They scrambled for the door, practically falling over one another, some of them already whooping with relief – and the hint of self-satisfaction that made Barrel trash so uniquely resilient. Kaz racked his brain for the lieutenant's name; he'd barely thought to learn it before he pulled them all in here, but it came to him just before he and the boss slipped out the door. "Yellow."

He paused, turned, still suspicious. The boss, all but out the door himself, hung back as well, his own expression wary.

"I hear the birds are better down near the Golden Cradle." The boredom in Kaz's tone rung through his own ears, but this was the only important thing he'd said all day, and the lieutenant knew it, too. He nodded, tipped his hat as an afterthought, and left the room, the boss left stumbling after him.

Anika went back over and shut the door. The gang members had left it open in their departure. "Alright," she said. "Lay it out for me."

"Isn't it obvious?" Kaz asked. His cane was back in his hands, and his chin rested on his knuckles, the corners of his lips amused.

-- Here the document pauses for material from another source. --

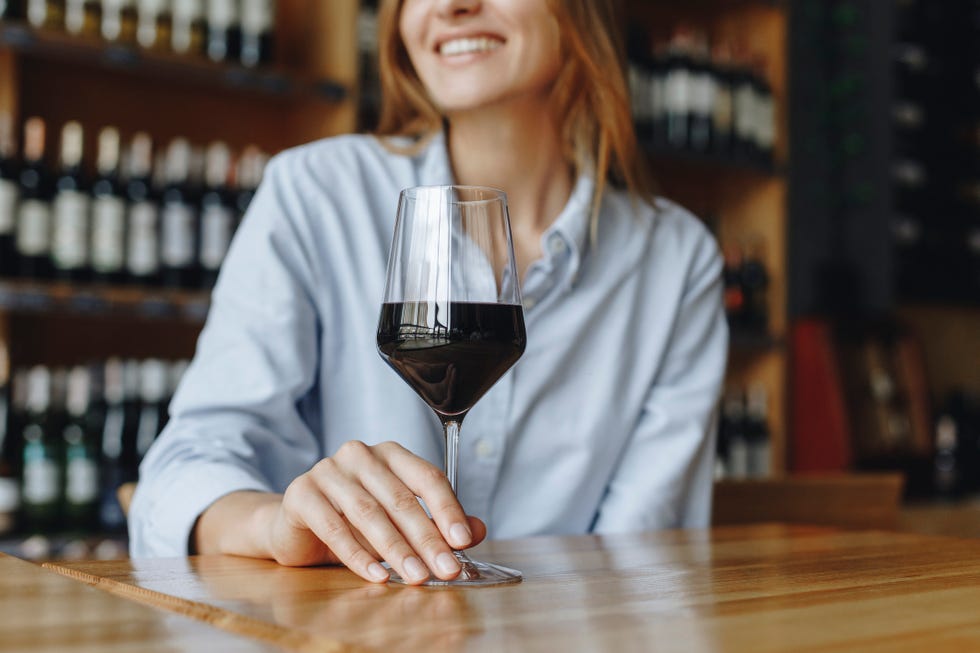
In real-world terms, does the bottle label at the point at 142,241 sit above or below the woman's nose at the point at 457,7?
below

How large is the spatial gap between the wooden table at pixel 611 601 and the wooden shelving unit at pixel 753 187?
7.47 feet

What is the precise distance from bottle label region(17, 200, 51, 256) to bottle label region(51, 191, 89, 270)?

"No, I cannot," Anika answered. "Why waste your time with that crew? They're barely a gang. Just a bunch of con artists, and not even particularly good ones. They're no one. And now they'll be throwing their weight around 'cause they think they've got Kaz Brekker's blessing. What for?"

Kaz tapped each finger on his right hand on the the crow's head of his cane. A soft thud for each contact, counting down – one, two, three, four, five – before he lifted all five fingers and set them down at once. Six.

"What's at the Golden Cradle?"

"Competition from Yafia and Spats," Anika answered automatically. "But for poorer pigeons, barely any customers with real money. Nothing we care about."

"Spats is looking out," Kaz said. "You've seen the Black Aces up near Fifth Harbor. They're scouting out land for once they choke out Yafia. And she's backed against the wall with the _stadwatch_ coming for her loans."

"Yafia and the Blind Beetles will be done for within the year," Anika acknowledged. "So you sent the what's-it-calleds – the Dragons or something like that – "

"I believe it's 'Black Dragons,'" Kaz answered. "Far too good a name for a gang of crying children."

"Yeah, sure. So you sent them there to make trouble for the Aces? But Yafia'll have to scare them off too."

"She might," Kaz said. "Most likely, she'll let Spats showboat and run the poor reptiles out of the Barrel altogether, then take Spats apart when he turns around, fresh off his victory. Yafia's smart enough. Without the constant pressure from the Aces, she'll be able to pull her gang together and make some money. Enough to make a down payment on her loan, at least."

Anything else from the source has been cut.